Teppy wrote: “As a Libertarian, the thing I love most about the Bitcoin project is the chance that it could be truly disruptive. I think that drug prohibition is one of the most socially harmful things that the US has ever done, and so I would like to do a thought experiment about how a heroin store might operate, accepting Bitcoins, and ending drug prohibition in the process.”

It would work like this: A drug dealer sets up a website that accepts bitcoin for heroin. The buyer makes an order, sends BTC and supplies a physical address for shipping. The dealer then mails out the order to the buyer — and another order of the exact same size to a random address.

In that universe, because random packages of heroin would then be regularly arriving at addresses all across the US, simply receiving one would supposedly not imply that someone at the address had ordered the drugs in the first place. There would be plausible deniability.

Sure, the post office could spot a package and inform the police, who then might stake out your mailbox to see who collects the mail, then get a warrant to search the house to see if the package had been opened — confirming intent to buy.

Teppy thought of that: “It would be important for buyers to not open any package that they suspect may contain their heroin, until they wish to consume it: they would only be in danger of possession between when the package was opened and when the contents was consumed.”

“Can anyone see a way to attack the store?” he asked.

Not everyone was interested: A shadow economy doesn’t need to be shady.

Teppy was clear that it was all hypothetical; he was not planning to start a heroin store. It was enough cover for a number of early high-profile Bitcoin users to join in on the experiment, including Laszlo Hanycez, Martti Malmi, Michael Marquadt, Bruce Wagner, Mike Caldwell and more.

Of course, the plan has a number of obvious attack vectors: Police could trace the packages back to certain mailboxes to catch the dealer, which is a common and effective tactic for busting actual dark web drug dealers. Teppy was, however, adamant that it would be practically impossible if the hypothetical store was operating out of a big city like New York.

There’s also the matter of forensics. Even in 2010, authorities could easily intercept and analyze the packages, tracing whatever materials were used back to the vendor and ultimately the dealer themselves. 

Such an investigation would likely be prioritized due to the public safety risks of mailing dangerous drugs to random addresses nationwide.

The thread itself is famous for its connection to the case against Ross Ulbricht. Under the Bitcointalk alias “altoid,” UIbricht had taken the opportunity to advertise his then-brand-new Silk Road marketplace.

“What an awesome thread! You guys have a ton of great ideas. Has anyone seen Silk Road yet? It’s kind of like an anonymous amazon.com. I don’t think they have heroin on there, but they are selling other stuff … Let me know what you guys think,” altoid wrote.
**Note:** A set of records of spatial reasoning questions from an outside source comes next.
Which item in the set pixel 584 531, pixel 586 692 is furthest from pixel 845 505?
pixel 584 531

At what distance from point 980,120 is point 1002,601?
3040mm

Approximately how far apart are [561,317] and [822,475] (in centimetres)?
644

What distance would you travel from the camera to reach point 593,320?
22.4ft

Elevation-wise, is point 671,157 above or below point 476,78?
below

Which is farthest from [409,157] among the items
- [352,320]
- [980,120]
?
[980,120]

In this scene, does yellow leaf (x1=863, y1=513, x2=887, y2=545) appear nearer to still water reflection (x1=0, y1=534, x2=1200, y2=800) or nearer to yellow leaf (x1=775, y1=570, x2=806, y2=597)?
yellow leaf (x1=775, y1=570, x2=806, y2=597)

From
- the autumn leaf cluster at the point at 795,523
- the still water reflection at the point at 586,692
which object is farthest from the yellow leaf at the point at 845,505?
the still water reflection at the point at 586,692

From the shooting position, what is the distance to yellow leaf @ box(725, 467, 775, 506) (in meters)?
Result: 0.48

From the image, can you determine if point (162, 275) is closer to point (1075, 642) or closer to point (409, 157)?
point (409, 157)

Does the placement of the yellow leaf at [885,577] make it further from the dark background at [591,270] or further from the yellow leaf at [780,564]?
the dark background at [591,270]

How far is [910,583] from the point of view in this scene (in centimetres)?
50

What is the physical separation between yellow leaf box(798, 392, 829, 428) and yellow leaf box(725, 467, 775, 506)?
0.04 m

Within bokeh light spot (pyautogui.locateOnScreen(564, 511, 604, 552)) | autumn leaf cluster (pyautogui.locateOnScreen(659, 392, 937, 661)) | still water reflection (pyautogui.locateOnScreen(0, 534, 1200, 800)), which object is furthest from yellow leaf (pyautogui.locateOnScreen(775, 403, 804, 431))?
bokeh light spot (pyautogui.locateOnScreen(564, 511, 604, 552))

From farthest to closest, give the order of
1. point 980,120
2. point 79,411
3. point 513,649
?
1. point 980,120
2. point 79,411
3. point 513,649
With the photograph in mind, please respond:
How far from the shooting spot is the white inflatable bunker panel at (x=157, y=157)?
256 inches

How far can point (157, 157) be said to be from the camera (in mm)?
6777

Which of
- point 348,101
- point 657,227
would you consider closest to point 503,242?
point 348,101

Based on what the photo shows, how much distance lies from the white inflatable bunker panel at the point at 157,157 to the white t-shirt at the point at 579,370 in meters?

Narrator: It did not take very long.

Investigators ultimately linked Ulbricht to altoid in a number of ways, including Ross’ use of a personal email address to recruit developers to help with Silk Road under the pseudonym. Ross’ posts in the thread also led to Bitcointalk receiving its first-ever subpoena.

It’s always difficult to know the true intentions of people on the internet, but I doubt that teppy realized his hypothetical could one day bleed over into real-world consequences. 

Luckily, legendary Bitcointalk user Timo Y already captured the complexity of it all in October 2013, about a week after Ulbricht’s arrest in the sci-fi section of a San Francisco library. Authorities had referenced the thread in Ulbricht’s official indictment.

“Back then this forum was a more innocent place, full of dreamers discussing what at the time felt like improbable scenarios out of a William Gibson novel,” Timo Y wrote.

“I was really taken by surprise how soon this fantasy became reality, how soon this whole bitcoin experiment became serious fucking business. Very surreal to read this thread in retrospect.”